Esto, claro, desmonta la legislación y la moral que habían construido las feministas culturales y radicales, que basaban el privilegio en la biología.
El feminismo queer, por contra, se centra en resetear la sociedad rompiendo el binarismo de género (hombre y mujer), eliminando la presunción de heterosexualidad y reivindicando la ampliación de los privilegios hacia los trans o no binarios.
Un informe médico para verificar esta condición, dicen, sería una patologización. Su consideración como algo anormal.
¿Cuál debe ser entonces el criterio? La declaración de la persona.
En España, la ley 3/2007 de 15 de marzo permite a las personas trans cambiar en el registro su sexo sin necesidad de tratamientos quirúrgicos, pero con un informe médico que demuestre la disforia de género, y sólo para mayores de edad.
Irene Montero y su Ministerio de Igualdad, donde ficha la niñera mejor pagada de España, propone que a partir de los 16 años no se necesite el consentimiento de los padres y que sólo sea precisa la declaración de la persona, sin necesidad de ningún informe. La identidad se elige, como sentenció Judith Butler.
¿Qué dice el feminismo radical y cultural? Que sus herederas, las del feminismo queer, se pasan porque destruyen toda la legislación del privilegio, como la que obliga a las empresas a tener un 50% de mujeres en sus consejos de administración, la de las listas electorales paritarias, la de violencia de género o la de acceso a subvenciones para pymes o proyectos de investigación.
Todos los cursos sobre igualdad de género, los observatorios y los institutos de investigación quedarían anticuados y obligados a adaptarse a la nueva ortodoxia.
Si se impone la autodeterminación sexual, también se podrá cambiar a voluntad de raza o edad. Si no hay un informe científico que valga, y la identidad sólo depende de la persona, uno puede definirse como quiera cuantas veces crea oportuno.
Es más. ¿Por qué hay que pasar por el Registro Civil, por la bendición del Estado? ¿No sería suficiente decirlo de viva voz o, como mucho, escribirlo en un papel?
Karl Marx escribió que el ser social determinaba la conciencia social, lo que es falso. Ahora que las clases sociales son cuestión de fe y se diluyen por la vida burguesa, es el sexo sentido lo que marca esa conciencia. Y en consecuencia, para la izquierda, también la legislación.

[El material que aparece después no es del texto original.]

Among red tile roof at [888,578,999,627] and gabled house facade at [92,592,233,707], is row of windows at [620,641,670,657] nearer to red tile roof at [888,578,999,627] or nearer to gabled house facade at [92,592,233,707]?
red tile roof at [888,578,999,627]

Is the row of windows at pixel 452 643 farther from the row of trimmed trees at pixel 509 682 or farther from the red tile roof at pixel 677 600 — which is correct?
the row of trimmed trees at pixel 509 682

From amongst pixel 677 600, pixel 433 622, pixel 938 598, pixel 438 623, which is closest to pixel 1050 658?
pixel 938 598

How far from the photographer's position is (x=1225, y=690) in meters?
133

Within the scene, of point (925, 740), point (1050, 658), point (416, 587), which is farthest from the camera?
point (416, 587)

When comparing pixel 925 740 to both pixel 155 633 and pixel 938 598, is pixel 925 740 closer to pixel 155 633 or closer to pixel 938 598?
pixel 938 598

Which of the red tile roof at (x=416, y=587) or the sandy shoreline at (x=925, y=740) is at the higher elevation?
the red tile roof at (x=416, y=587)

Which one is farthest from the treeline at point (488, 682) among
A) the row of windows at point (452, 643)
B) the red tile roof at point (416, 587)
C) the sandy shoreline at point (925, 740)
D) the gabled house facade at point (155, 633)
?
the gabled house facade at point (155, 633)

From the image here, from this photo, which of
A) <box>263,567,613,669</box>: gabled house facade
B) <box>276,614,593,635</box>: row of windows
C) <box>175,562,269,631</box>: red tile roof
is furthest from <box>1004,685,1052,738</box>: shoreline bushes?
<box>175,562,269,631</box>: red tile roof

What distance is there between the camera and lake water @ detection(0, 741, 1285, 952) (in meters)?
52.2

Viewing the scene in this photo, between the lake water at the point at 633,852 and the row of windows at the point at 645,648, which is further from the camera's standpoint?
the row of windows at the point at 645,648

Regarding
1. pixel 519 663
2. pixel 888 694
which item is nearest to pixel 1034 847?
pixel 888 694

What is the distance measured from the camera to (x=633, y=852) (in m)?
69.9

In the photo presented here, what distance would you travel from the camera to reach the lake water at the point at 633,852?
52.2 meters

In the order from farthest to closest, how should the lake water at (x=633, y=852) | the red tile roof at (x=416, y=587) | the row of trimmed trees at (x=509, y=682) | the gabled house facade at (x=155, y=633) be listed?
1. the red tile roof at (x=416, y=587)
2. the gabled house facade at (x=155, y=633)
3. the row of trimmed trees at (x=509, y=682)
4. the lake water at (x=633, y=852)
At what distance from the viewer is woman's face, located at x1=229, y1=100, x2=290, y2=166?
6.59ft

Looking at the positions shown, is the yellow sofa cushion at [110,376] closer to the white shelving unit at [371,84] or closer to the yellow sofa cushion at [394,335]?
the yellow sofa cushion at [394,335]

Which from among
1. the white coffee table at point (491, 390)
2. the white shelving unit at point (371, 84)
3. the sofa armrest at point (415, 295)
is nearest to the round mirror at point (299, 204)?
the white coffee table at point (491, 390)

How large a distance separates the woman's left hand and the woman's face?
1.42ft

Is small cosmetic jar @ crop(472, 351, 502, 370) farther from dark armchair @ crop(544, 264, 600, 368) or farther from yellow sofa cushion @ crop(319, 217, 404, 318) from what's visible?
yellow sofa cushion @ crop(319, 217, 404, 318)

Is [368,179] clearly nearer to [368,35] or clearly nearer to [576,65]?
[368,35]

El problema es que la identidad declarada a voluntad es todavía una ficción jurídica y que, como tal, deja sin sentido las leyes de discriminación en favor de las personas nacidas mujeres si se convierte en legislación.
Estaría bien saber qué deciden las ingenieras sociales. Si sigue existiendo el sexo, el género, la edad o la raza, cómo es la nueva masculinidad obligatoria, y si el sentimiento y la voluntad sustituyen a la ciencia y la razón en la legislación. Por ir adelantando el cambio, digo.
Esto es más relevante de lo que parece. Marcel Gauchet hablaba del fin de la democracia occidental conocida, que acaba devorándose a sí misma debido a que ha puesto las simientes para la destrucción de sus fundamentos: la libertad, la justicia y la igualdad.
Esto es lo que está ocurriendo con unos feminismos concebidos como deconstrucción de la sociedad y no como garantía para el individuo.
*** Jorge Vilches es profesor de Historia del Pensamiento y de los Movimientos Sociales y Políticos en la Universidad Complutense.